Though the center is committed to fighting political bias in the university system, Tobin is quick to point out that “we want universities to be as free as possible from political bias on either side. If a university consisted of people who voted 80 percent Republican and represented only conservative values, that kind of political culture is unhealthy for learning and research. We do not believe in affirmative action for people of various political persuasions. Our goal is to be sure there are no political biases in the way people are recruited, hired, and promoted. For example, we discovered in our recent research that evangelical Christians are significantly underrepresented among faculty. Do universities behave as if evangelical Christians are not as bright or somehow unacceptable as colleagues compared to other religious groups? We also found very high levels of faculty religious intolerance toward evangelicals’ role in American society. It makes one wonder if there are biases in hiring and promotion, which would be extremely unhealthy for the academy. We are also concerned about other possible biases and how they are expressed in teaching, research, and the overall culture of higher education. It is my hope that the center will be able to address those issues.”

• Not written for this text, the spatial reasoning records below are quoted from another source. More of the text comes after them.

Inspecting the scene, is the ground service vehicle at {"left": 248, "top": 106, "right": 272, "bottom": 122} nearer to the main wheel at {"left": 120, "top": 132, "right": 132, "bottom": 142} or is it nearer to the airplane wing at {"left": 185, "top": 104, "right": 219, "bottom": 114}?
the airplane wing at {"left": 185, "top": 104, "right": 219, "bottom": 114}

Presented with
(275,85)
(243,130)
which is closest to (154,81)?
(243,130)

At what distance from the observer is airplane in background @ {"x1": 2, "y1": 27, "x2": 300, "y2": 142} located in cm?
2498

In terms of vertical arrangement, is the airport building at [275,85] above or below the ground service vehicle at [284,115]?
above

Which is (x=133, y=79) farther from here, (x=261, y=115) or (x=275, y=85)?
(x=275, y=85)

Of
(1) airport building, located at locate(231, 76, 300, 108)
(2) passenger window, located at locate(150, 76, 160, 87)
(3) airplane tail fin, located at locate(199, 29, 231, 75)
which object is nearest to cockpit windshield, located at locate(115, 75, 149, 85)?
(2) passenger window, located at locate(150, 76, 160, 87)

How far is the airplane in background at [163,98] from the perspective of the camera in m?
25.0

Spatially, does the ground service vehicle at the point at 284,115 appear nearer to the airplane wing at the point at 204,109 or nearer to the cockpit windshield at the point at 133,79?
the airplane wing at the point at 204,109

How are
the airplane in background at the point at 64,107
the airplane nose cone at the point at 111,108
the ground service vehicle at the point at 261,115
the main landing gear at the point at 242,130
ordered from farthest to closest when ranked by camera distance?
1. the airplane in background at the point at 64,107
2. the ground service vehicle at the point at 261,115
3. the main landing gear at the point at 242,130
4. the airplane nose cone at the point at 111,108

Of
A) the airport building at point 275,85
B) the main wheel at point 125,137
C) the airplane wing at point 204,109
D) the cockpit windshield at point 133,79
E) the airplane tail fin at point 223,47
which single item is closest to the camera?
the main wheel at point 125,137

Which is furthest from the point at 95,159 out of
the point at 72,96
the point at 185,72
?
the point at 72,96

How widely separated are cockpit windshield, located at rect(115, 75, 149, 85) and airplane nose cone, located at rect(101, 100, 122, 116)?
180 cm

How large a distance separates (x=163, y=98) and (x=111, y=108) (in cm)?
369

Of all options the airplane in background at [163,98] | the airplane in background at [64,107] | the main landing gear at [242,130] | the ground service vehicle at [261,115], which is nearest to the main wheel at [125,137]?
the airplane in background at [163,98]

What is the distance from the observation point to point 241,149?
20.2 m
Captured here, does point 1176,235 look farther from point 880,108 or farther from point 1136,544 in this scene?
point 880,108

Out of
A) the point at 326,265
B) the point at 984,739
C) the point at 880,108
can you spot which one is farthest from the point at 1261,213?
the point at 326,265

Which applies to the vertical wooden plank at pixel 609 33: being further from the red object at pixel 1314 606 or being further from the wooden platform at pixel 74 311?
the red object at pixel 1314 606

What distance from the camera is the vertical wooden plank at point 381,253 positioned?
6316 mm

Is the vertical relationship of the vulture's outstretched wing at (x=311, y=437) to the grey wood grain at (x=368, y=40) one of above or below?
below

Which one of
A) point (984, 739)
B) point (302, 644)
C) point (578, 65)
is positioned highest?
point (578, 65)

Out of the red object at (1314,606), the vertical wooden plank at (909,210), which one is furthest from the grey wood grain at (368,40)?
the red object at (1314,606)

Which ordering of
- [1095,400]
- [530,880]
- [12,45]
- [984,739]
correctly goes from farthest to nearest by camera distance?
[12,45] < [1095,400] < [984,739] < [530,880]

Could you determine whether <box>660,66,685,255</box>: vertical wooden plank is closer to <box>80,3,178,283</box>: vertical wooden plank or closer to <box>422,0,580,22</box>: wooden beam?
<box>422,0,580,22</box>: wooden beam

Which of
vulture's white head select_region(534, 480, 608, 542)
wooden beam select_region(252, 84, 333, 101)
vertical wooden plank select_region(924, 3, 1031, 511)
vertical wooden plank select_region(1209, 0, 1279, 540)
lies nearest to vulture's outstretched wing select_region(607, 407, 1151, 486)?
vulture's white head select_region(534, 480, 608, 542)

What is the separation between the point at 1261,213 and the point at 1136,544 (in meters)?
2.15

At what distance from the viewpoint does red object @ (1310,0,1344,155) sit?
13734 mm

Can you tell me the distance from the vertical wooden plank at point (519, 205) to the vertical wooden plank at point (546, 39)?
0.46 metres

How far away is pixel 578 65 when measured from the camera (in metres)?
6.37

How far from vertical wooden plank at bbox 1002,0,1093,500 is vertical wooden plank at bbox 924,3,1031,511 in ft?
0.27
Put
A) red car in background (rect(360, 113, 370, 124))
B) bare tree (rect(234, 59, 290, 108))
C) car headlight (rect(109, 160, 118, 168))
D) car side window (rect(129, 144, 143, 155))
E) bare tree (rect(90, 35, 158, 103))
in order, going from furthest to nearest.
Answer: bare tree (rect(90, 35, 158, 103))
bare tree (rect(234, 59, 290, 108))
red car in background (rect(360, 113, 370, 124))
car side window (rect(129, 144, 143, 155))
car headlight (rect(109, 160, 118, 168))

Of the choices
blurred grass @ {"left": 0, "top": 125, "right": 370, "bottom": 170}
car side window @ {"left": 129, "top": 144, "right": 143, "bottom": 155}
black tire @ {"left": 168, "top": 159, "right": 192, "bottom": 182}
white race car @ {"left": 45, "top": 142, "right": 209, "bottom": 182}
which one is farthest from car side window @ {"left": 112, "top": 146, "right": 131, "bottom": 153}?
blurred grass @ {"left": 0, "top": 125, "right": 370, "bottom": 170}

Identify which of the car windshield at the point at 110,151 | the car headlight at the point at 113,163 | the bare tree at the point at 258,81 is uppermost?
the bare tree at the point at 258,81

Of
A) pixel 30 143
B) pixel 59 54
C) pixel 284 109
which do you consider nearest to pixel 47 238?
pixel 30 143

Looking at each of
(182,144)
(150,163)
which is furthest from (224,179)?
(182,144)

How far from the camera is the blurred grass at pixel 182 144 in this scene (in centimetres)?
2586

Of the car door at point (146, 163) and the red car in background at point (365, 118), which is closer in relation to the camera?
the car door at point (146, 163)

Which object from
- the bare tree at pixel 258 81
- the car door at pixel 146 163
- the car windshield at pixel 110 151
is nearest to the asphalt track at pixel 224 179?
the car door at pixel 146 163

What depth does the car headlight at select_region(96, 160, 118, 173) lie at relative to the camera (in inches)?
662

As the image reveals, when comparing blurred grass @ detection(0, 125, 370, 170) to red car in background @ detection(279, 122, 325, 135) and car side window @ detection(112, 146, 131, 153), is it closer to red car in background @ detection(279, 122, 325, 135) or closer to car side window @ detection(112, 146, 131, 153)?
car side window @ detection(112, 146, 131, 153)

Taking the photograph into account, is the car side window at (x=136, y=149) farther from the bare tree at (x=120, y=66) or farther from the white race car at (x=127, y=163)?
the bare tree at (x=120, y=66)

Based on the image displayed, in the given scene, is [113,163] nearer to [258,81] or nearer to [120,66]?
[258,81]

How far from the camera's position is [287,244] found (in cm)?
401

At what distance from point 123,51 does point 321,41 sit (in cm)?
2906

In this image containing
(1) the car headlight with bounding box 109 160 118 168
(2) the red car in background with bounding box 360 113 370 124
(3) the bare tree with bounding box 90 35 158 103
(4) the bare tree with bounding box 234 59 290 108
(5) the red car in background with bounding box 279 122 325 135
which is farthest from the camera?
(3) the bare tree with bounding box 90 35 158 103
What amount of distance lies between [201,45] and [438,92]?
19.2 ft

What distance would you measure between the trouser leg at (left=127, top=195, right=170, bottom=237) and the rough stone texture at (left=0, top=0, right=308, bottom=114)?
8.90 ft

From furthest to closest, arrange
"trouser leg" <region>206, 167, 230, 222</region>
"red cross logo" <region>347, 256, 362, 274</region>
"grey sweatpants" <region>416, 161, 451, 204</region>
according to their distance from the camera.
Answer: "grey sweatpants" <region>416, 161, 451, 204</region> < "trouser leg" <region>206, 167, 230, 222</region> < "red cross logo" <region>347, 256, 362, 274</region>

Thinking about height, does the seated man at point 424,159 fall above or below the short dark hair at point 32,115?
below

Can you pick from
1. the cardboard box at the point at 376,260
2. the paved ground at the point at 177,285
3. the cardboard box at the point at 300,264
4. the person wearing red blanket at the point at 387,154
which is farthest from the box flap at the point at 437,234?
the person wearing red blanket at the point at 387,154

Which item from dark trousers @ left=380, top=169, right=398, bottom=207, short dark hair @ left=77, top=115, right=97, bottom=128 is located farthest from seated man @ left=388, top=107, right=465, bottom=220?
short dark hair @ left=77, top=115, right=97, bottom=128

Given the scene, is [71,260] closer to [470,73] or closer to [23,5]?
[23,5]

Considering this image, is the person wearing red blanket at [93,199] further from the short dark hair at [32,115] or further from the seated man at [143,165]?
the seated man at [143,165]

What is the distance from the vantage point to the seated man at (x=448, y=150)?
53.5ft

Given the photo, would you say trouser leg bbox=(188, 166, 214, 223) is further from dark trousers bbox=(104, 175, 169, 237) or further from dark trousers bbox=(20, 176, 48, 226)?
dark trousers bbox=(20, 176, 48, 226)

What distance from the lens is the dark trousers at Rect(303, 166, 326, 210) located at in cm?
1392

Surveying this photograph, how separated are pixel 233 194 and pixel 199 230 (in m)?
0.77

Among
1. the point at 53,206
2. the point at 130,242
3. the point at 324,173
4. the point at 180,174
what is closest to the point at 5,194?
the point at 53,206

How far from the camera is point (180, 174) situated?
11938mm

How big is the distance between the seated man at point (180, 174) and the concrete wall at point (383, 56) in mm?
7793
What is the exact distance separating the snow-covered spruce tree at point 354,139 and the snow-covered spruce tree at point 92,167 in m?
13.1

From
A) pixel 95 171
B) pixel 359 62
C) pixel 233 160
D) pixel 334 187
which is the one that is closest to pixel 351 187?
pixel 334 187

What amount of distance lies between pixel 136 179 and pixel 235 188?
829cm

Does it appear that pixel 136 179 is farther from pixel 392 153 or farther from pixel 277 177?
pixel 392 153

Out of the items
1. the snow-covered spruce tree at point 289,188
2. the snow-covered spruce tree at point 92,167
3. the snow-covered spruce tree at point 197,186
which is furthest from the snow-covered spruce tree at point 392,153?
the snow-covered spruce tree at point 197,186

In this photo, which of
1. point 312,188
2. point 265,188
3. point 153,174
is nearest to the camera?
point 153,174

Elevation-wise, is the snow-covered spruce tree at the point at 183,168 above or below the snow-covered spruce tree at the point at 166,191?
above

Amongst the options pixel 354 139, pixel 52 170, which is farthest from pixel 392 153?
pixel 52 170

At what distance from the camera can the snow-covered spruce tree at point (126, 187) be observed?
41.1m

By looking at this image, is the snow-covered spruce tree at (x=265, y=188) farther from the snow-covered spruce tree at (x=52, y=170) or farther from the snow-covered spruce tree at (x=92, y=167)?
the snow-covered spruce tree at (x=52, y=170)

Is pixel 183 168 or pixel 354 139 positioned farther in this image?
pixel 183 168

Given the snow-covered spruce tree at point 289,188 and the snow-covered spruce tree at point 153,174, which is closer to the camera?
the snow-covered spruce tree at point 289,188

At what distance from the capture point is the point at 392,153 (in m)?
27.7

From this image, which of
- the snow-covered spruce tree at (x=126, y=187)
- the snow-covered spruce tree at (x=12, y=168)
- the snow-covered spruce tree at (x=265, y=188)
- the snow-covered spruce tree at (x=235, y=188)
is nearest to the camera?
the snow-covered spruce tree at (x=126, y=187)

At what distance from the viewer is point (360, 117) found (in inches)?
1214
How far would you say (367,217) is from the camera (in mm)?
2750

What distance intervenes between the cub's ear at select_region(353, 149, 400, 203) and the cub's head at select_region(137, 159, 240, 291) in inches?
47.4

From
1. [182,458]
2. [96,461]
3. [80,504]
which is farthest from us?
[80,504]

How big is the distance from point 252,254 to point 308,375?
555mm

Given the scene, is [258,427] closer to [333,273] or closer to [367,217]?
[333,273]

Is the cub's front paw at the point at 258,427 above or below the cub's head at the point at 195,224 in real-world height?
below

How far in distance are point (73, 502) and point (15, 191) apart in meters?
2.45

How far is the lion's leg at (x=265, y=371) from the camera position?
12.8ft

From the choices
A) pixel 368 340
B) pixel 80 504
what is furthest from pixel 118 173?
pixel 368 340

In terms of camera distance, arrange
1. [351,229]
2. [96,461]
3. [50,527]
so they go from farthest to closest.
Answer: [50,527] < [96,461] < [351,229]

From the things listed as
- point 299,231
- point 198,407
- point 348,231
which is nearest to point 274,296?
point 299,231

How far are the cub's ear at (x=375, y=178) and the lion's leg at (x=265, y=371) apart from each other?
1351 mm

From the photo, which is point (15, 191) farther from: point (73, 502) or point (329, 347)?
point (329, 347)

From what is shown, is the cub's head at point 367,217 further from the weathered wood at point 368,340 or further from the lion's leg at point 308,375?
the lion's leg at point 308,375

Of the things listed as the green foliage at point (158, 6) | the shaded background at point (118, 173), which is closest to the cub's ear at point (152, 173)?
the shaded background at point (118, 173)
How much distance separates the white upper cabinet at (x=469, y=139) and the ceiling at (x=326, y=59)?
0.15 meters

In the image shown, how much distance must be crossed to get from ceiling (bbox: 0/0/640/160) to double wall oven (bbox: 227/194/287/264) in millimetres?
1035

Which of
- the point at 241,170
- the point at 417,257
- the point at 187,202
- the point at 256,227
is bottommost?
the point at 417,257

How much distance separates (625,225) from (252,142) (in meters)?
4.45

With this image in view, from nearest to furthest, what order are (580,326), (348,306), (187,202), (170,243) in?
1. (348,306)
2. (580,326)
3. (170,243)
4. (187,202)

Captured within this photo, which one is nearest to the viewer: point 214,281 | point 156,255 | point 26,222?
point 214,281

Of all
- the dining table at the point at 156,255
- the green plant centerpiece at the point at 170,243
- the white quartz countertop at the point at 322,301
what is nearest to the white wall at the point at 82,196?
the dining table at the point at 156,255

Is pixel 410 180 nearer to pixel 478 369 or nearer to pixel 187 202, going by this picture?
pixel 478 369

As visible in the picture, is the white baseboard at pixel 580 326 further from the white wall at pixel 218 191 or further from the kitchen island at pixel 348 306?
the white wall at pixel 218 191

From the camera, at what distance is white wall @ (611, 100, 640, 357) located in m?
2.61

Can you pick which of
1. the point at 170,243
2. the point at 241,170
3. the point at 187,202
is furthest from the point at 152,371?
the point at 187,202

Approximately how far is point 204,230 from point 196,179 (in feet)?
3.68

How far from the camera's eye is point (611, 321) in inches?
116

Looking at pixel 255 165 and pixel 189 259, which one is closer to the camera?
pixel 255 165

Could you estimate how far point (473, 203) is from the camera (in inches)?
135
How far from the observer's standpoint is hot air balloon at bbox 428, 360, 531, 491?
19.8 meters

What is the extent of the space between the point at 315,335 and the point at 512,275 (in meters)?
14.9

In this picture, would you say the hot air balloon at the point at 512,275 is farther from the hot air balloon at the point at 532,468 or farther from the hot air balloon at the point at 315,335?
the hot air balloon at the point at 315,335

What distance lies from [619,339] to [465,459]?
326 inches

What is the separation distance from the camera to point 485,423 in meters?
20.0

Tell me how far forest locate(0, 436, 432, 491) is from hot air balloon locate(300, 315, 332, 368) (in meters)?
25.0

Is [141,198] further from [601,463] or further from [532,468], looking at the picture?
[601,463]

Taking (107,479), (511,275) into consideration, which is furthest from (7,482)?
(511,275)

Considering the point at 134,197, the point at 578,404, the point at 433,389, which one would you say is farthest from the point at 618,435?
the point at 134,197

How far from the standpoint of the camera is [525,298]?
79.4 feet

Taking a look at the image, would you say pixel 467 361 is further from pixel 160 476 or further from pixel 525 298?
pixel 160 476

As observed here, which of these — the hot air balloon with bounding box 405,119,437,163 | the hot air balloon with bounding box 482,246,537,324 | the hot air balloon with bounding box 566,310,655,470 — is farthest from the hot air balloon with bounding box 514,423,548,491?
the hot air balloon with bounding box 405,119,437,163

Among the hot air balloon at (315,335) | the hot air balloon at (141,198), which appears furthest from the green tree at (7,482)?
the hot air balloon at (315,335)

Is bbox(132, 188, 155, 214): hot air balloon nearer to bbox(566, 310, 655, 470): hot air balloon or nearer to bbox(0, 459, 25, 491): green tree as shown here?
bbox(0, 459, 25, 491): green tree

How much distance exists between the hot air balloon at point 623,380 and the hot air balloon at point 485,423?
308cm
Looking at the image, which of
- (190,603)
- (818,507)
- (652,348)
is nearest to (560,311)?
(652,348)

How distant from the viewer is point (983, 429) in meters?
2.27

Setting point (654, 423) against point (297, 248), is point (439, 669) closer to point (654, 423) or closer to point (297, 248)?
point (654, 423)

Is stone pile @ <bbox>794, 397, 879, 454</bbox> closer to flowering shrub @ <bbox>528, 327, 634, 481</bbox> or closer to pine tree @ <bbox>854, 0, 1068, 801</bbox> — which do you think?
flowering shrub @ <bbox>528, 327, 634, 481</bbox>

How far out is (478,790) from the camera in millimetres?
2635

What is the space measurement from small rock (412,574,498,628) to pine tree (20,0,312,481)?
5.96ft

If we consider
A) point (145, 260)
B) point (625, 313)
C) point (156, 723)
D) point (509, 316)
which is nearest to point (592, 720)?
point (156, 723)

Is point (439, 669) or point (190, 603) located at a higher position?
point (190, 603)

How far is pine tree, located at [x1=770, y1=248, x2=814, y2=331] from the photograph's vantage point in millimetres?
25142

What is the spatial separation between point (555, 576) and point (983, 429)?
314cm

David Riggs, vice president of programs and operations for the John William Pope Foundation, hopes that more “donors will become more interested in higher education reform and the important vehicle that the center can provide. It is there as a grantmaking service, and it is designed to perform that service at an incredibly low cost to the donor so that the vast majority of cents per dollar goes toward academic programs and improving higher education as opposed to overhead.”
“The creation of this center,” says Harper, “is a significant step toward improving both the quality and the volume of wise and astute strategic giving in the higher education sector.”
Adds Leven, “We’ve planted a seed in the ground, a seed that will hopefully become a sturdy oak tree.”